# Catch can line freezing?



## SconnieGTI (Jun 10, 2012)

Hey guys, figure this would probably do me better here than in the 1.8T forum. Also searched but haven't really found much that helps me yet. 

I've got your typical, basic bolt-on and tuned mk4 1.8T and now that winter hit, I'm having an issue with one of my catch can lines freezing up almost nightly. It's the line that runs from near the crank case to the can. Every morning I can grab the line near the t-fitting and its crunchy inside. I have to take the line off and clear out all the slush inside otherwise the car smokes like all hell from the exhaust. 

I've got the 42DD stealth can, and have it mounted on the driver side headlight cover trim right at the front of the engine bay. The line in question had to make an upward turn to reach the can inlet which caused it to pinch a little bit. Thinking that was the issue, I cut the line and added an L fitting to relieve some of the tension where it was binding. However, this morning it was frozen again. 

Anybody have an idea what the issue is? My buddy has the exact same setup, lives in the same town so we have the same weather and hasn't had any issues with it freezing. I've also emptied the can thinking it was just full and condensation was backing up into the line but it still freezes.

·····

Exercise tasks
[1] In the catch can thread, restate the part that opens with the words containing "I've got your" and closes with "from the exhaust.", substituting "icy" for "crunchy".
[2] According to the catch can thread, where is the catch can mounted?

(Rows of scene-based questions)
·····

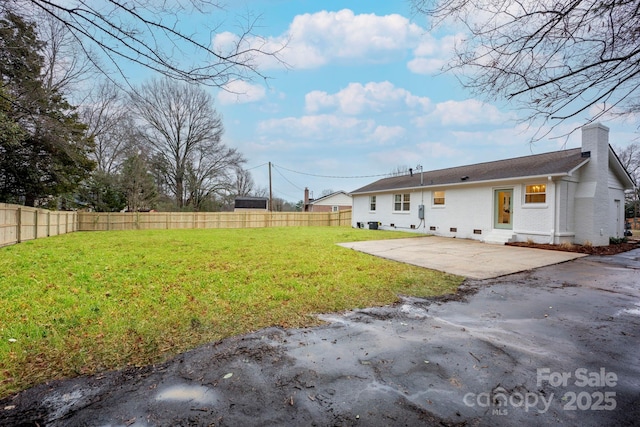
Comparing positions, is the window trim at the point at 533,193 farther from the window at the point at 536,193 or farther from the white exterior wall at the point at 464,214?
the white exterior wall at the point at 464,214

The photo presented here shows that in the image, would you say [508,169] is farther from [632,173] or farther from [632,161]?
[632,173]

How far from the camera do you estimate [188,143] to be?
26.7 meters

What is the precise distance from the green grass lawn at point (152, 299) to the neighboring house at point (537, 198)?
764 cm

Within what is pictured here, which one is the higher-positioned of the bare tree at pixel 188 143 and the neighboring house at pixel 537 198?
the bare tree at pixel 188 143

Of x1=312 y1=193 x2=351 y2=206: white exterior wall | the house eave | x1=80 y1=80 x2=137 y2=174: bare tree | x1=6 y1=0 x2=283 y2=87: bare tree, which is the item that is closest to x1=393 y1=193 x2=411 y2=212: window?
the house eave

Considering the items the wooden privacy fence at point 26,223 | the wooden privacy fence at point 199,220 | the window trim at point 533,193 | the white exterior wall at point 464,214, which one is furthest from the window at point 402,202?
the wooden privacy fence at point 26,223

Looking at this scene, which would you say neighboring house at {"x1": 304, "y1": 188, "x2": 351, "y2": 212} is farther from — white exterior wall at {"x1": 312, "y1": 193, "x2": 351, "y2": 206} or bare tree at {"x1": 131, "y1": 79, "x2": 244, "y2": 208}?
bare tree at {"x1": 131, "y1": 79, "x2": 244, "y2": 208}

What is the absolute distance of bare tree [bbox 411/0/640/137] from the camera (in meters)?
2.68

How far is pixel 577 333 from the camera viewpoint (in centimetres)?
329

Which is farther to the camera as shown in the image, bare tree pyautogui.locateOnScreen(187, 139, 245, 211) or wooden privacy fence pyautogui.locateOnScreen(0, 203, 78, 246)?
bare tree pyautogui.locateOnScreen(187, 139, 245, 211)

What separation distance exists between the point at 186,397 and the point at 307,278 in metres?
3.68

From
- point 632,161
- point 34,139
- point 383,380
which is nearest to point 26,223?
point 34,139

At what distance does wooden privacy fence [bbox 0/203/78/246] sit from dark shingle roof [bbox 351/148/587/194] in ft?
57.3

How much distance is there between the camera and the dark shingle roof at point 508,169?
10969 mm
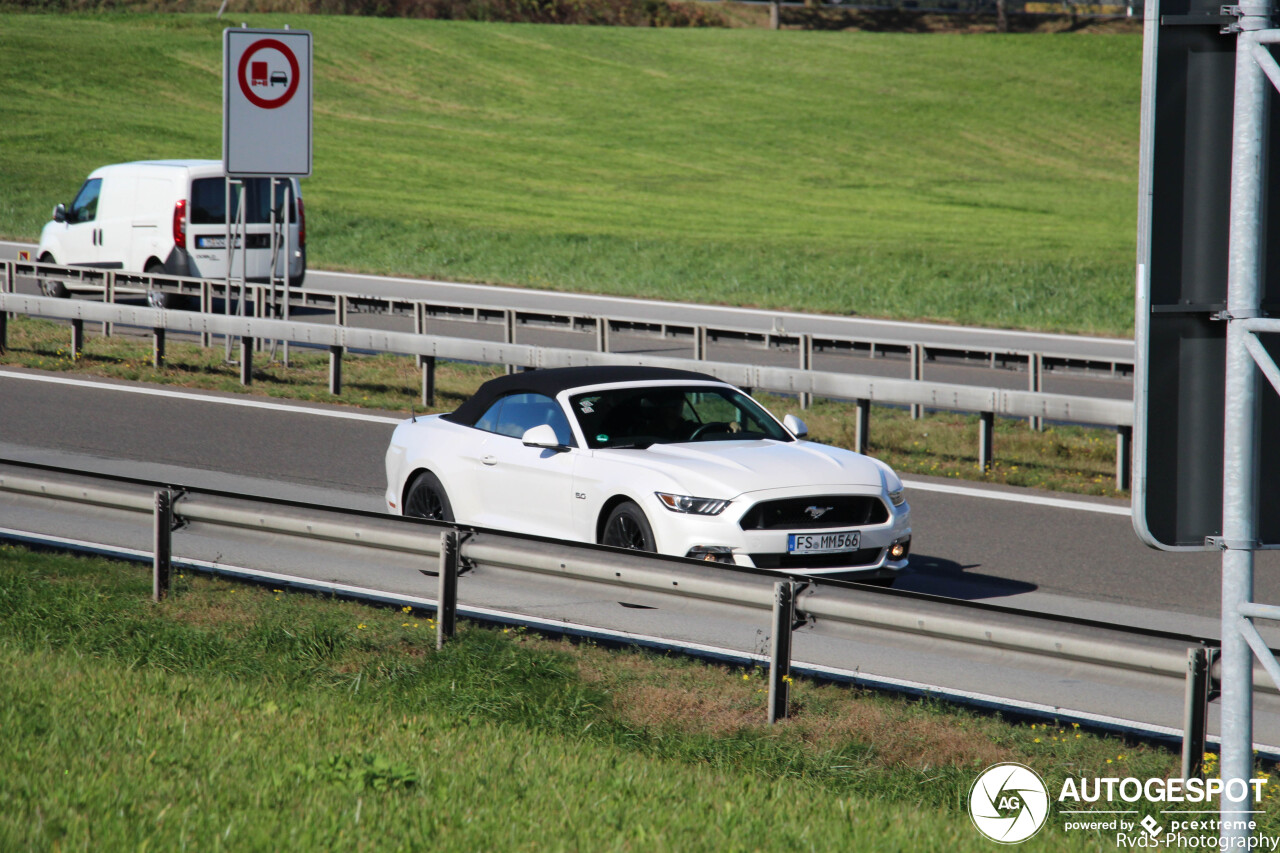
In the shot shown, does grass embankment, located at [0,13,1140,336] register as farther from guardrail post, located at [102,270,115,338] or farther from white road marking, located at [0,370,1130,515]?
white road marking, located at [0,370,1130,515]

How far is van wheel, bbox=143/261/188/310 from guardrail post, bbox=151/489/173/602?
1587 cm

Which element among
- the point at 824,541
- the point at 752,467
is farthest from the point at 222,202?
the point at 824,541

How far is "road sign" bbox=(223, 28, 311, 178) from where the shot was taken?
753 inches

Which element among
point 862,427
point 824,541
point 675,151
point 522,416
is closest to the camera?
point 824,541

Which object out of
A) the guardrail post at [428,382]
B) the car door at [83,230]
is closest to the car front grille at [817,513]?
the guardrail post at [428,382]

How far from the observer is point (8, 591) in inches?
339

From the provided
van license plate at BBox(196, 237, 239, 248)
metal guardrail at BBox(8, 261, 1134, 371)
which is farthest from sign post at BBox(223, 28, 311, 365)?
van license plate at BBox(196, 237, 239, 248)

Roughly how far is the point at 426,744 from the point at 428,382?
1161cm

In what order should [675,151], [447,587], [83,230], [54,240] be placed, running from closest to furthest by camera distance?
1. [447,587]
2. [83,230]
3. [54,240]
4. [675,151]

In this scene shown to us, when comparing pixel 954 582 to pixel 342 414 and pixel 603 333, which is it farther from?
pixel 603 333

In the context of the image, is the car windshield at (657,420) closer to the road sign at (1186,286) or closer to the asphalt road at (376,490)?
the asphalt road at (376,490)

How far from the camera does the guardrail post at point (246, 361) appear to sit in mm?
18516

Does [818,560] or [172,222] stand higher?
[172,222]

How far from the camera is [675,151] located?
208 ft
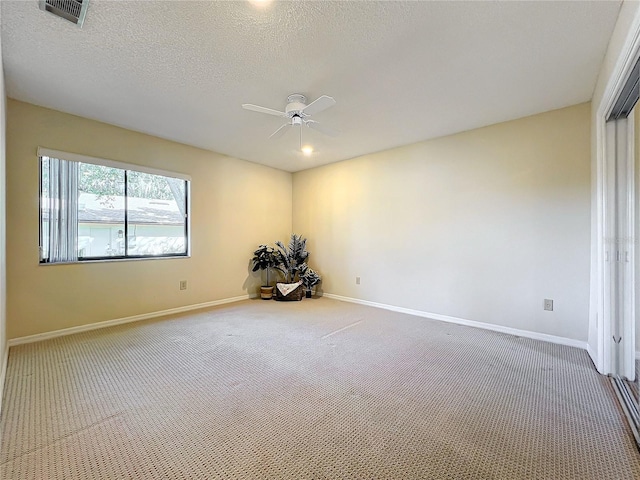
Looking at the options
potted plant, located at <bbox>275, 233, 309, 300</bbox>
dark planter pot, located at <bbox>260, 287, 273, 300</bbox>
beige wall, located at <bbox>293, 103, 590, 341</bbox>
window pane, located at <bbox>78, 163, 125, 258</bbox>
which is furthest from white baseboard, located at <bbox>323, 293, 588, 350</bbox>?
window pane, located at <bbox>78, 163, 125, 258</bbox>

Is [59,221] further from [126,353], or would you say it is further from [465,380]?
[465,380]

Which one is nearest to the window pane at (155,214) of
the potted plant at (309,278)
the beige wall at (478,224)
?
the potted plant at (309,278)

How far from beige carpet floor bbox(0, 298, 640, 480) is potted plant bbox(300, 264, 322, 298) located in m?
2.07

·····

Task responses
[1]
I've got your typical, basic bolt-on and tuned mk4 1.8T and now that winter hit, I'm having an issue with one of my catch can lines freezing up almost nightly. It's the line that runs from near the crank case to the can. Every morning I can grab the line near the t-fitting and its icy inside. I have to take the line off and clear out all the slush inside otherwise the car smokes like all hell from the exhaust.

[2] On the driver side headlight cover trim, right at the front of the engine bay.